TEXT EXCERPT ▸

# My First Ever DIY Grow Box



## cilohahdduB (Jan 18, 2007)

So here I am. Finally, after more than a month of planning, searching, buying, building, spending over US$200, with all the joy and frustration that came along with it, I finally built a grow box of my own!!! This was no easy task, since I built everything from scratch excluding the lights, ballasts, and fans. But everything else I basically painstakingly siliconed/screwed/hammered/sawed together. But I must say, the joy of looking at the finished product is just euphoric. Knowing that you built it from scratch, makes it feel all the more victorious. But anyways, here are the details of my new grow box. I have numbered them from 1 to 18 which tallies with the pictures. (I would like to apologize for the bad photography, I was just too lazy to take good pictures with a good camera, so bear with me!)





Front view of my grow box. Entire measurements are L 37" xB 29" x H 41". On the left(bigger section) is the flowering chamber which measures L 25" x B 29" x H 41". On the bottom right is the veg chamber which measures L 12" x B 29" x H 31". On the top right is a small compartment where I can keep anything from sprays to fertz. See those pipes in there? We'll get to that later. 




This is a very bad picture of the left side (adjacent to front of flowering chamber door) of the box. See those 3 little holes? Those are my passive intake holes for my flower chamber which is connected to a pipe, once the exhaust fan is turned on, you can place a piece of paper on the hole(s) and it'll stick to the hole. That's pretty much one reason why I think the circulation is good enough.




Another bad picture!!! Lol. This is the right side now. Again 3 passive intake holes for the veg chamber, paper thing works too.




This is the back of the box, just showing you guys the wiring...I'm not quite sure why though...Hmm...Haha, anyway, on the top right you can see my fingers, which means...ANOTHER BAD PHOTO!!!




This is the top view of the box.


----------



## cilohahdduB (Jan 18, 2007)

WHAT NEEDS TO BE DONE ▸ According to the grow box post, why does the writer believe the flowering chamber's circulation is good enough? The lines that come next have nothing to do with the grow box post.

INFORMATION SUPPLIED ▸
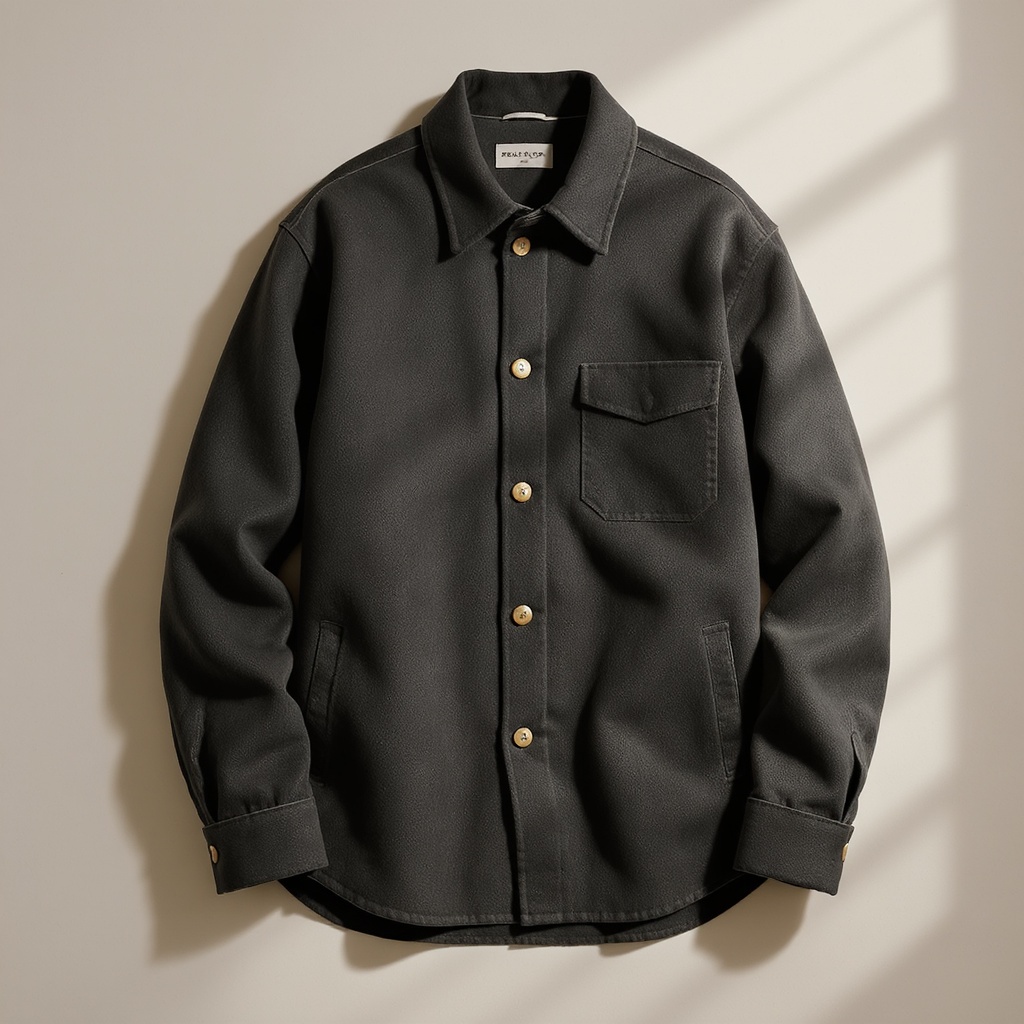 Quillon Drop No. 002 — Heritage Wool Overshirt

FINAL ANSWER ▸ When the exhaust fan is on, a piece of paper placed over the passive intake holes sticks to them. The writer gives this as one reason for thinking the circulation is good enough.